She stretched out on the grass, taking care to keep her face covered with her sun hat. 

“But what else is new?” she asked. “Is there anything nice? Or anyone nice?”

“Yes. Here’s something nice: I don’t know if you’ve heard, but I’m currently on holiday in Uberwald.”

“Oh, come on.”

“I’m afraid I really have nothing else to report.”

“Gods,” she said. “Look, I know there’s things you enjoy.”

“Crossword puzzles.” 

“No, not like that. You can’t just– you can’t just not let yourself have things you want, just because you want them. That doesn’t make them bad.”

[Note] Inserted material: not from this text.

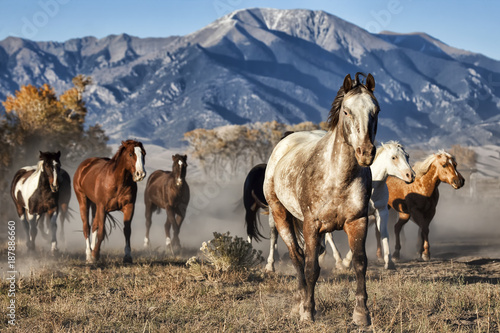 Foto op Canvas Paarden A Leader of Running Horses with Mountain Backdrop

“If there are things I can do without, then they are not truly necessary,” Vetinari said.

“Things don’t have to be necessary to be _ good _ , or good _ for _ you. What about that man you sent as a diplomat up here a couple years ago? He was nice. Seemed your type, I mean. Reminded me a bit of that man you told me about when you were young. That sergeant, the one who died.”

“Hah,” Vetinari said drily. “Funny thing, that.”

“Oh,” said Margolotta. “Oh no, they weren’t related, were they? It happens all the time. I knew this woman Tatiana, once, and seventy years later, her granddaughter’s trying to chat me up. It’s so awkward. So, not him.”

“No, not him. Also, I’m pretty sure you met _ his wife _ as well.”

“Oh, _ marriage _,” she said, shrugging dismissively. “Well, what about Drumknott?”

“What about him?”

“How’s he?” 

“You saw him this morning.”

Margolotta tapped her pointed, vampiric ears.

“Well, you know, he either likes you too, or–”

“Or he has an incredibly improbable heart rhythm problem, yes, I know, you’ve said that before.”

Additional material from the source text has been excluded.